# [INPUT FOR THIS TASK]
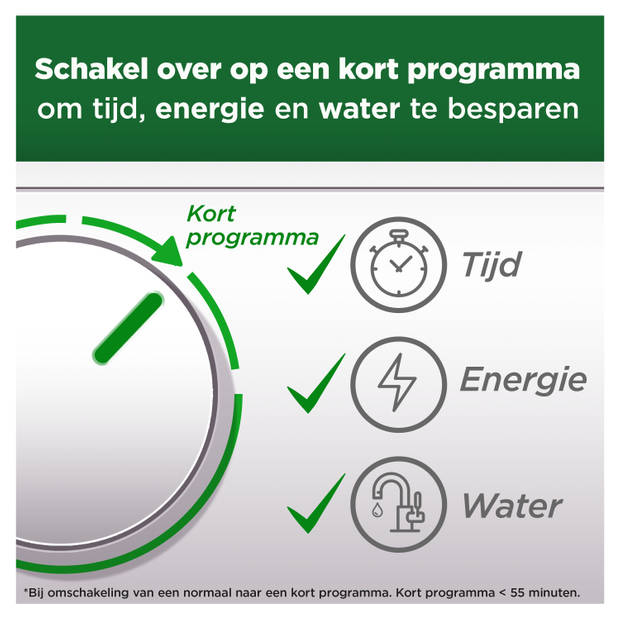 Schakel over op een kort programma om tijd, energie en water te besparen

Kort programma

✓ Tijd

✓ Energie

✓ Water

*Bij omschakeling van een normaal naar een kort programma. Kort programma < 55 minuten.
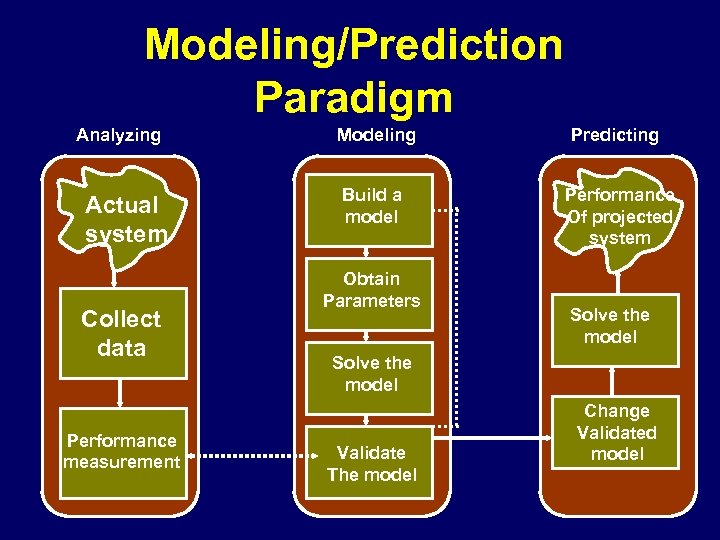 Modeling/Prediction Paradigm

Analyzing

Actual system

Collect data

Performance measurement

Modeling

Build a model

Obtain Parameters

Solve the model

Validate The model

Predicting

Performance Of projected system

Solve the model

Change Validated model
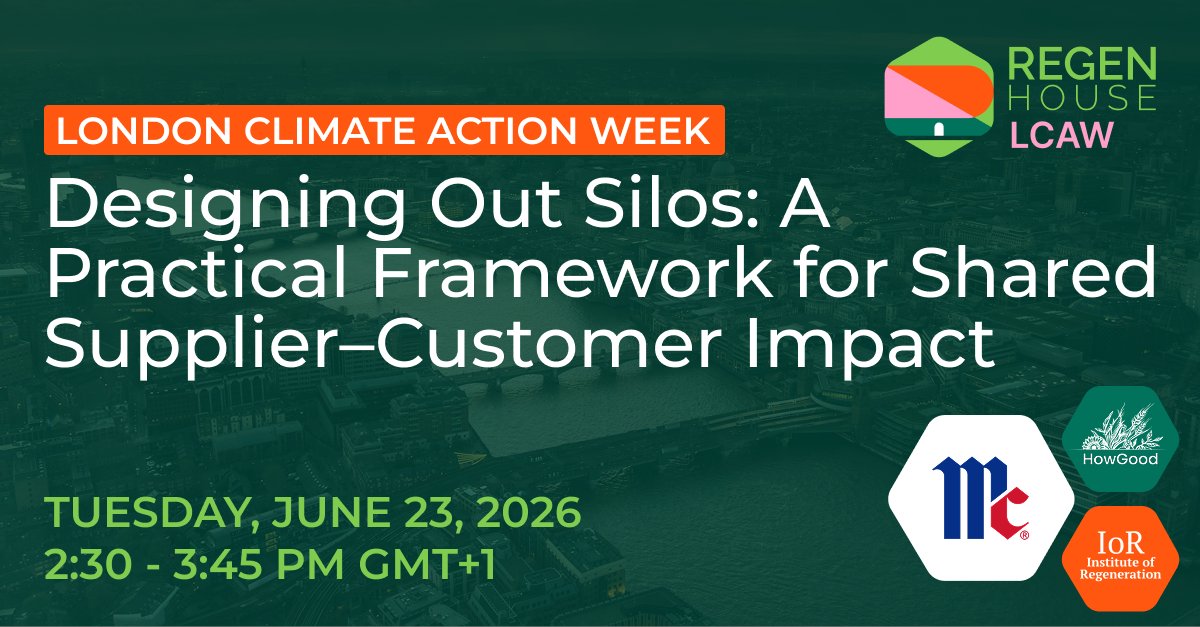 REGEN HOUSE LCAW

LONDON CLIMATE ACTION WEEK

Designing Out Silos: A Practical Framework for Shared Supplier–Customer Impact

TUESDAY, JUNE 23, 2026
2:30 - 3:45 PM GMT+1

Mc®

HowGood

IoR Institute of Regeneration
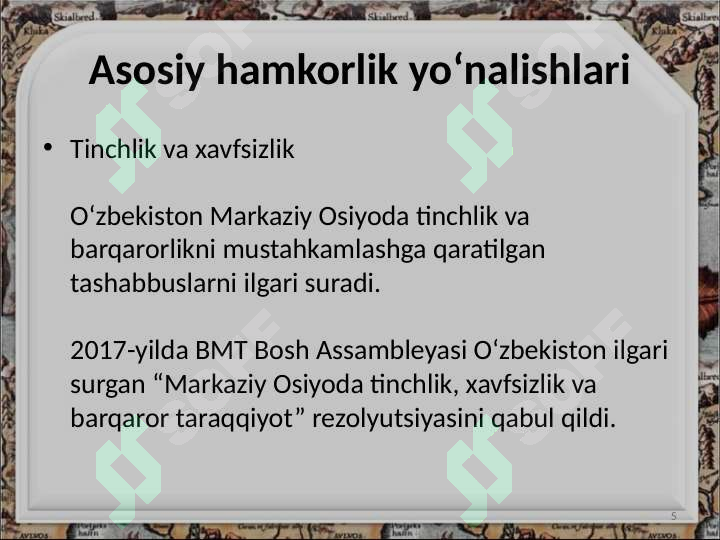 Asosiy hamkorlik yo‘nalishlari

• Tinchlik va xavfsizlik

O‘zbekiston Markaziy Osiyoda tinchlik va barqarorlikni mustahkamlashga qaratilgan tashabbuslarni ilgari suradi.

2017-yilda BMT Bosh Assambleyasi O‘zbekiston ilgari surgan “Markaziy Osiyoda tinchlik, xavfsizlik va barqaror taraqqiyot” rezolyutsiyasini qabul qildi.

5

# [WORK TO COMPLETE]
For an answer, give a copy of every line in the listing that holds the word "ilgari".

# [ANSWER BOX]
O‘zbekiston Markaziy Osiyoda tinchlik va barqarorlikni mustahkamlashga qaratilgan tashabbuslarni ilgari suradi.
2017-yilda BMT Bosh Assambleyasi O‘zbekiston ilgari surgan “Markaziy Osiyoda tinchlik, xavfsizlik va barqaror taraqqiyot” rezolyutsiyasini qabul qildi.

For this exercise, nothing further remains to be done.